7. Destruction Procedures and Methods for Personal Information
(1) The Company destroys the personal information without delay when the personal information becomes unnecessary, such as in the cases of the expiration of the personal information retention period, or achievement of the purpose of processing.
(2) If personal information needs to be preserved in accordance with the laws and regulations even when the personal information retention period agreed by the user has elapsed or the purpose of processing has been achieved, the personal information will be moved to a different place or stored in a separate database (DB).
(3) The destruction procedures and methods are as follows:
- Destruction procedures: The Company selects the personal information that needs to be destroyed, and destroys the personal information with the approval of the Company's personnel for management of personal information.
- Destruction method: The Company destroys personal information recorded and stored in electronic file format using technical methods so that the information cannot be reproduced, and personal information recorded and stored in paper documents is destroyed by crushing or incineration with a shredder.

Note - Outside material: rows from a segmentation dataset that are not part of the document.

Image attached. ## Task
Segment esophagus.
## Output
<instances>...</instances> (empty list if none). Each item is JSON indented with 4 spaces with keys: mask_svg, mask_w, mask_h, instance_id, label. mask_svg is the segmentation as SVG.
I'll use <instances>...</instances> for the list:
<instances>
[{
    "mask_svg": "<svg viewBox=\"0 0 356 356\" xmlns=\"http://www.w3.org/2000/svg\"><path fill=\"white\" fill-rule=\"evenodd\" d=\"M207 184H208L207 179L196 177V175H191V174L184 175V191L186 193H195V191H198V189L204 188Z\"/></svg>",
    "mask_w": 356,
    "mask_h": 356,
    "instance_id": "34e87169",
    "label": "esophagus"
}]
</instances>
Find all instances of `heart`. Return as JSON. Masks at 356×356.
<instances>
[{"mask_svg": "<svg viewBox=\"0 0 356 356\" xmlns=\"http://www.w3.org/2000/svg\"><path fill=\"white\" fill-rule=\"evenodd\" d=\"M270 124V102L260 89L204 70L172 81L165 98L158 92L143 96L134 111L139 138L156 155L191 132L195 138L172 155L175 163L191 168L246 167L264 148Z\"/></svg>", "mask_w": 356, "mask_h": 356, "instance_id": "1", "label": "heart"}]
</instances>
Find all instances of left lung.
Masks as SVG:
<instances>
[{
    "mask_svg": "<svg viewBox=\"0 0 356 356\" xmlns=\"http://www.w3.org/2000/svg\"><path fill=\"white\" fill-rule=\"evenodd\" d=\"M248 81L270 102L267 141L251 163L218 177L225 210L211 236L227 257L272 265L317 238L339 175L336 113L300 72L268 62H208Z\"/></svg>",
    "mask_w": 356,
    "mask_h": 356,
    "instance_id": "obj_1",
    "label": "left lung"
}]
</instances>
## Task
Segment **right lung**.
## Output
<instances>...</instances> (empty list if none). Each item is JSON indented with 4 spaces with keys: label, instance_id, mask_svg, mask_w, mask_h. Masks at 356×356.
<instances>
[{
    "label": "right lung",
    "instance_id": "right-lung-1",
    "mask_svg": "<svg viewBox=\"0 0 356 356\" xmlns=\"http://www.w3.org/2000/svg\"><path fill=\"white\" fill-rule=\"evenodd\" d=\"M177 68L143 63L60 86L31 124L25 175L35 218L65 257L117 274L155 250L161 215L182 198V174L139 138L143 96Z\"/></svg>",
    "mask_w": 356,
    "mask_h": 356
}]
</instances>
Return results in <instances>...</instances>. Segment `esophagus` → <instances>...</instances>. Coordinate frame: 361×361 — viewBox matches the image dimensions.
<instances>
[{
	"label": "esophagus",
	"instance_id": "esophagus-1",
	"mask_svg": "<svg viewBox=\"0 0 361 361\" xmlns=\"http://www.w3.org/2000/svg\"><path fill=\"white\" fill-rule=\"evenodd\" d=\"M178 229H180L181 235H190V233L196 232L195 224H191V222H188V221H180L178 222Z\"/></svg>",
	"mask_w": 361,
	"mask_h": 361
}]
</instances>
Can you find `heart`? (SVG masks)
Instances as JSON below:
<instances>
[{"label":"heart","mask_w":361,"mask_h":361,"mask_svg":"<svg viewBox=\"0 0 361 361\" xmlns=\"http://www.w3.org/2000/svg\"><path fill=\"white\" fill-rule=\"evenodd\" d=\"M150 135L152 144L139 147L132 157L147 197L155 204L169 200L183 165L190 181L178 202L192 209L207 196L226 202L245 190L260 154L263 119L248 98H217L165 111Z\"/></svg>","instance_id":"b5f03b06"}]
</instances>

8. Technical and Administrative Measures to Ensure Safety of Personal Information
For users’ personal information, Company is taking the following technical/administrative measures to ensure safety so that personal information is not lost, stolen, leaked, altered, or damaged.

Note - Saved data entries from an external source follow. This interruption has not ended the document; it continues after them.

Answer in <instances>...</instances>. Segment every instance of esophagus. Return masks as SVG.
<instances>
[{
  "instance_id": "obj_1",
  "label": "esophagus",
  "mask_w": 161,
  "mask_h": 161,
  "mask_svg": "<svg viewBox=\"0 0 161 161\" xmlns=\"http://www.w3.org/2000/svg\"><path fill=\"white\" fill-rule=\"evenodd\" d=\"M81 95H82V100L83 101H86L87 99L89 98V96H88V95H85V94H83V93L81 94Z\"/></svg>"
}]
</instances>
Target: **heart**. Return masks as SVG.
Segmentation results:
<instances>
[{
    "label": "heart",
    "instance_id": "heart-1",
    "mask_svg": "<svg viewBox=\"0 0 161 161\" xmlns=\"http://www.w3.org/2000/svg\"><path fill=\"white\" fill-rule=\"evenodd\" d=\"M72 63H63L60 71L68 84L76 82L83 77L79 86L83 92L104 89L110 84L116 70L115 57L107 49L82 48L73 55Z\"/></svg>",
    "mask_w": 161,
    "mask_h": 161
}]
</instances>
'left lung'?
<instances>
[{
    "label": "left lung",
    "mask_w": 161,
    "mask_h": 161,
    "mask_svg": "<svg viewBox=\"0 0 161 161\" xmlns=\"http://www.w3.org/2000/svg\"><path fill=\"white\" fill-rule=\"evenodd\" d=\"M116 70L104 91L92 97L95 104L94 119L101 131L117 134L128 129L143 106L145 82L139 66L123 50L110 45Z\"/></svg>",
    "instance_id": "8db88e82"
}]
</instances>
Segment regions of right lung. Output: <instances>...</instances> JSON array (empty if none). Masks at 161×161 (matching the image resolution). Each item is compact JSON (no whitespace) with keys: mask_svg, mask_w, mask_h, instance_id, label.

(1) Administrative measures: establishment and implementation of internal management plans for personal information, regular employee training, etc.

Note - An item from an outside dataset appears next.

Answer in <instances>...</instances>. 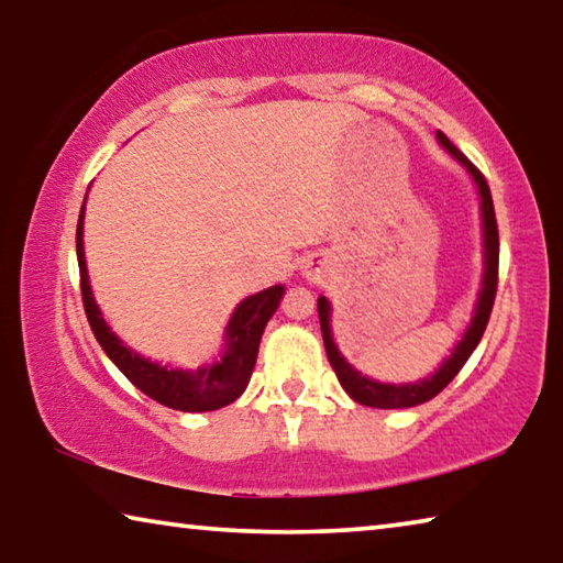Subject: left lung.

(2) Technical measures: password encryption, security program installation, etc.
9. Installation, Operation, and Rejection of Automatic Personal Information Collection Devices
The Company uses 'cookies' to store and frequently retrieve usage information to provide users with individually customized services. Cookies are a small amount of information sent to the user's PC browser by the server (HTTP), which are used to operate the website, etc., and are also stored in the user's hard disk in the computer.
(1) Purpose of using cookies: It is used for security management and improving services, developing new services, and providing customized services and advertisements by analyzing access frequency and visit time of users, identifying the patterns of service usage and tracking traces, secure access status, and the number of users.
(2) Installation, operation, and rejection of cookies: Users have the option with regard to the installation of cookies. Therefore, the users can accept all cookies via options in the mobile device, order to request for confirmation each time a cookie is saved, or refuse to save all cookies.
However, if you refuse to store cookies, it may be difficult to use some services of Company that require login.
10. Protection of personal information of children
Our service is not directed at children. The Company does not knowingly collect personal information of children under the age of 13 or an equivalent minimum age as prescribed in the laws of the relevant jurisdiction.
11. Personnel for Management of Personal Information
(1) The Company has designated the person in charge of personal information management and handling complaints about personal information, and the contact information is as follows.
- Personal information manager
- Name: KIEU KHANH VINH
- Affiliation: CEO
- Contact: song_long_elc@outlook.com
- website: www.soloelc.com
(2) The user can inquire about all personal information protection-related inquiries, handling complaints, damage relief, etc. that occurred while using the Company's service (or business) to the person in charge of personal information protection and the department in charge. The Company will respond and handle the inquiries without delay.
12. Amendment
If there are any additions, deletions, or changes to the contents of this Privacy Policy, we will notify users in advance through a notice on the website at least 7 days prior to the revision. However, we will notify users at least 30 days in advance of any major changes such as the items of personal information to be collected or provision of third parties.